Monday, May 22, 2017| Tags:

The architecture of Nextcloud is a classic Web Application architecture. I picked this architecture 7.5 years ago because it is very well known and is proven to be scaled relatively easily. This usually works with off the shelf technologies like http load balancers, clusters of Linux webservers and clustered databases.

But for many years users and customers asked for ways to distribute a single instance over several datacenters. A lot of users and customers run organizations that are not in one office or sometimes not even in one country or on one continent. So how can the service run distributed over different hosting centers on different continents?

Until now there was no good answer for this requirement.

Over the years I talked with users who experimented with different approaches. Unfortunately, they all didn’t work.

If you talk to storage people how to solve this challenge they say: No problem. Just use a distributed storage system like Gluster, Ceph, Hadoop or other.

If you talk to database people and how to do this they say: No problem! Just use one of the cluster and replication systems for Oracle, MySQL, MariaDB and others.

The challenge is how this all works together. If a user changes a file in Nextcloud then it is necessary that the file is changed, potential encryption keys are updated, log files are written, database tables are changed, email notification are sent, external workflow scripts are executed and a lot of other things happen. All these operations that are triggered by a single file change have to happen in an atomic way. It happens completely or not at all. Using database replication and storage replication independently will lead to a broken state and data loss. Additional problems are that you need the full bandwidth and storage in all data centers. So there is a lot of overhead.

The Global Scale architecture, that we designed, is currently the only solution, as far as I know, which solves this challenge.

Additional benefits are that the storage and database and overall operational costs decreases because simpler, commodity and more standard components can be used.

Another benefit is that the locality of data can be controlled. So if it is a legal requirement that certain files never leave a certain jurisdiction then this can be guaranteed with the right GS Balancer and File Access Control settings.

So far I only talk about the benefit that GS breaks a service down into several data centers. This is only half of the truth. Nextcloud Global Scale can be used in an even more radical way. You could stop using clustered Nextcloud instances in general. Killing all central storage boxes and databases and move completely to commodity hardware. Using only local storage and local databases and local caching. This changes the world completely and makes big storages, SAN, NFS and object store boxes completely obsolete.

The Global Scale architecture idea and implementation were developed over the last year with feedback and ideas from many different people.

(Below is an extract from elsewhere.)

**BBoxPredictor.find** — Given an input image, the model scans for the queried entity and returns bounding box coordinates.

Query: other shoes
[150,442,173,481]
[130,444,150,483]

Storage experts, Database vendors, Linux distribution people, container and orchestration experts for easy automatic deployment and several big customers and users of Nextcloud.

The main inspiration came out of long discussions with the people at DeiC are running the National Research and Education Network of Denmark. DeiC was doing successful experiments with a similar architecture for a while already.

At Nextcloud we are committed to develop everything we do as open source. This includes this feature. Also, if you want to contribute to this architecture then no Contributer License Agreement is needed and you don’t need to transfer any rights to the Nextcloud company.